## [PASSAGE]

%%

The Food Safety Modernization Act (FSMA) was passed into law in 2014 to further the food safety of produce produced and consumed by the public. The US Food and Drug Administration was tasked to develop and implement regulations related to FSMA. Included in this is a comprehensive effort to train growers and suppliers such that they meet certification requirements of FSMA. FDA is working with public and private partners to ensure training programs meet the needs of those who must comply with the new FSMA standards, no matter their size, nature or location. It is important to make sure that those involved in the food supply chain know what training and education resources are available and how to gain access to the trainings.
Understanding and implementing produce safety practices are important to the safety of fruits and vegetables and to the viability of their farm business. Produce safety practices may be required by many buyers, as well as federal regulation if the farm is subject to the FSMA Produce Safety Rule.

%%

Transcribe the food safety passage from "Understanding and implementing" to "Produce Safety Rule.". The material after this point stands apart from the food safety passage.

A block of data
%%

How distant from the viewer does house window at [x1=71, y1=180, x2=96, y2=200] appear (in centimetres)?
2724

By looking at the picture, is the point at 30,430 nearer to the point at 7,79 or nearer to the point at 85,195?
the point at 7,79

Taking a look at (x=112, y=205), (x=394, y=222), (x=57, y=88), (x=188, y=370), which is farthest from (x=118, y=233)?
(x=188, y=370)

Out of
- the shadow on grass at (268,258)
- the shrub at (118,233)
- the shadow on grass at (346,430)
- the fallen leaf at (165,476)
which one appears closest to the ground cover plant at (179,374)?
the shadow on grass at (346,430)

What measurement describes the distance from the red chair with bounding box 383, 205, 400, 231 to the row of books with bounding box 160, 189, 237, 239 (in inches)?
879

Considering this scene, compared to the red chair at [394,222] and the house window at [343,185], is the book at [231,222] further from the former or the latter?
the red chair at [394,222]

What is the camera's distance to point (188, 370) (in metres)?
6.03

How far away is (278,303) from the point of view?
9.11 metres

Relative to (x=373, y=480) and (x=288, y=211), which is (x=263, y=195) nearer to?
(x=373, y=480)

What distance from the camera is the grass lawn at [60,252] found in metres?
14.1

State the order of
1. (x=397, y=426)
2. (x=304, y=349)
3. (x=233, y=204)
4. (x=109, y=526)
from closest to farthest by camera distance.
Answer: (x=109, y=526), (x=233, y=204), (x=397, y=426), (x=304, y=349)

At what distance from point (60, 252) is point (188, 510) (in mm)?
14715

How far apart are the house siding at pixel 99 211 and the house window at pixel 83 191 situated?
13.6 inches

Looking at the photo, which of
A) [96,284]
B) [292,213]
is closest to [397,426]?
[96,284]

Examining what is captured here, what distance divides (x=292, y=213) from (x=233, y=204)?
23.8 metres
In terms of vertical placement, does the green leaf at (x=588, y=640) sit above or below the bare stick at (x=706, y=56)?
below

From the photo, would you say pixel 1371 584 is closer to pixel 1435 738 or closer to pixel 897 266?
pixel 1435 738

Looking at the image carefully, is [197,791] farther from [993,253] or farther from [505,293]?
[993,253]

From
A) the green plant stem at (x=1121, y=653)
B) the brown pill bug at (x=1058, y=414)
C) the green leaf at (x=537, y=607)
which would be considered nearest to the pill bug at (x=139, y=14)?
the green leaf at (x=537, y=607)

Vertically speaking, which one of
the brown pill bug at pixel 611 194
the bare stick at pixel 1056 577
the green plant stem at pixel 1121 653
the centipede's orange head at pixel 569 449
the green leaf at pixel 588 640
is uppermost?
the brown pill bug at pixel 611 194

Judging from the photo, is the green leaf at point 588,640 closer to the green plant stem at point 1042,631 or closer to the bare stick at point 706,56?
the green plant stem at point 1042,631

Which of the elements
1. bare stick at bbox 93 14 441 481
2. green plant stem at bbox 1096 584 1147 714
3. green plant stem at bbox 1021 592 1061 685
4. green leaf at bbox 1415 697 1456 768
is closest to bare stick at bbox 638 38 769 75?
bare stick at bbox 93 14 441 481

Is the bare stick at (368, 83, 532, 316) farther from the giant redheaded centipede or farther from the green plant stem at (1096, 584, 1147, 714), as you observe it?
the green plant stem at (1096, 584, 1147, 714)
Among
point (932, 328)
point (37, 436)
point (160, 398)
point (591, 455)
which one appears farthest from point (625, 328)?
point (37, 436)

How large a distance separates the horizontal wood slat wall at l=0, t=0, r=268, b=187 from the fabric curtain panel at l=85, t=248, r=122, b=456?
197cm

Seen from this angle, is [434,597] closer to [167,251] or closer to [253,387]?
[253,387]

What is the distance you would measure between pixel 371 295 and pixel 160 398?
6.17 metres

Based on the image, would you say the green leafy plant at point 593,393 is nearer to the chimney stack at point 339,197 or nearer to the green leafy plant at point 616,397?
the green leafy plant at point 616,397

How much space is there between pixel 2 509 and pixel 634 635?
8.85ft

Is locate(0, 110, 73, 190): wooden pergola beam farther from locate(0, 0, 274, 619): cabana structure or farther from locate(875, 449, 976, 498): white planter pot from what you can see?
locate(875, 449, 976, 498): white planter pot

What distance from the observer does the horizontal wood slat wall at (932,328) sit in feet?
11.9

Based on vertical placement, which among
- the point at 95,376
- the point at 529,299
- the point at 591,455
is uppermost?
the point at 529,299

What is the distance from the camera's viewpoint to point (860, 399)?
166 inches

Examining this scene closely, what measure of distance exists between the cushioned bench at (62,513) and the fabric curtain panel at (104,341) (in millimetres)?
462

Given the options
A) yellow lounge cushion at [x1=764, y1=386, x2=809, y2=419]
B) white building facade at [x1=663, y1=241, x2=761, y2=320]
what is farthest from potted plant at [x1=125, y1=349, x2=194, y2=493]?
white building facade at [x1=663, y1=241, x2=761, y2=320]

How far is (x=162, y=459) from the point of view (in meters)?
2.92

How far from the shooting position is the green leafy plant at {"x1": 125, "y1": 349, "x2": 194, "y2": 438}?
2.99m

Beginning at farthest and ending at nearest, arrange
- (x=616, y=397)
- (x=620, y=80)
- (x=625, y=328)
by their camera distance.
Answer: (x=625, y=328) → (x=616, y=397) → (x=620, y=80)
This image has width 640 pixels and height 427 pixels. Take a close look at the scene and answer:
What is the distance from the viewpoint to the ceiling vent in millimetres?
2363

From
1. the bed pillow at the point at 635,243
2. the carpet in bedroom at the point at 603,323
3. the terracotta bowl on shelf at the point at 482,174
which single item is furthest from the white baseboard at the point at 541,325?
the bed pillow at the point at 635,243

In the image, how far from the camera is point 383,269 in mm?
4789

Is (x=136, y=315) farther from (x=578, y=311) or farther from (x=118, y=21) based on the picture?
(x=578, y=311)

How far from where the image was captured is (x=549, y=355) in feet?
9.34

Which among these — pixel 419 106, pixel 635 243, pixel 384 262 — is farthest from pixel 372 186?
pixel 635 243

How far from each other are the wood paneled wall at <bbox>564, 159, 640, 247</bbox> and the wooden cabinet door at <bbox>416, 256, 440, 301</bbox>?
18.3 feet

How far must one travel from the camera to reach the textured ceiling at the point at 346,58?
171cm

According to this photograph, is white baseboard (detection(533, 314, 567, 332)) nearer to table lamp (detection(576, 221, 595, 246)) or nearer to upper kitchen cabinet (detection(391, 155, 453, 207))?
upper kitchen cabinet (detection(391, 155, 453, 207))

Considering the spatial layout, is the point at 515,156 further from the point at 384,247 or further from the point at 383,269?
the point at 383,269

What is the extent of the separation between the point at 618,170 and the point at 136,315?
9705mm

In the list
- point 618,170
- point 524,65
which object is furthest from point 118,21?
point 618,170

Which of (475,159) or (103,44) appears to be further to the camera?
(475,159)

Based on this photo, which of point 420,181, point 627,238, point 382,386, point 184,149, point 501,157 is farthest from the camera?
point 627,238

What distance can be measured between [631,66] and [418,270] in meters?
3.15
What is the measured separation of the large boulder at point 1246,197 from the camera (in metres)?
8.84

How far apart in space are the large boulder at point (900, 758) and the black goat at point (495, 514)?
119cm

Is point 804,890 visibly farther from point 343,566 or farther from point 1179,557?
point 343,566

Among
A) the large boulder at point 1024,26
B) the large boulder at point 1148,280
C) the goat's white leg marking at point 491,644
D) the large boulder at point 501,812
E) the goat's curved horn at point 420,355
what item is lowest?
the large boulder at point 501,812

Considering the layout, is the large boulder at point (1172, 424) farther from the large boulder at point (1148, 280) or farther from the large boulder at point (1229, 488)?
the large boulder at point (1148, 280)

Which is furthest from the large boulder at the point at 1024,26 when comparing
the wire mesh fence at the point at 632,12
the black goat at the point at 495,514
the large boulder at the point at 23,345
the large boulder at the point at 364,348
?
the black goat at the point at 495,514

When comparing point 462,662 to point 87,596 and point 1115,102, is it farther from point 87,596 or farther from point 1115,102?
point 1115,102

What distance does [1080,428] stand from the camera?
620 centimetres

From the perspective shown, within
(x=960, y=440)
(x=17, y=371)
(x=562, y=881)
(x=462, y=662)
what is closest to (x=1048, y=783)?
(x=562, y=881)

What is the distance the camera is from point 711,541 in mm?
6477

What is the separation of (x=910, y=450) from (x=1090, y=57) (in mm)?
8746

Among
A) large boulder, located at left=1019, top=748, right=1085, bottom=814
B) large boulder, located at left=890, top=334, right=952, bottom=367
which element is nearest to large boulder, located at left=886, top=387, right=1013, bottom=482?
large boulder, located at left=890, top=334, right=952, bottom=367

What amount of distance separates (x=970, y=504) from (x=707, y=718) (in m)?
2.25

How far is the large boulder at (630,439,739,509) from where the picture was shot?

%%

## [FINISHED ANSWER]
Understanding and implementing produce safety practices are important to the safety of fruits and vegetables and to the viability of their farm business. Produce safety practices may be required by many buyers, as well as federal regulation if the farm is subject to the FSMA Produce Safety Rule.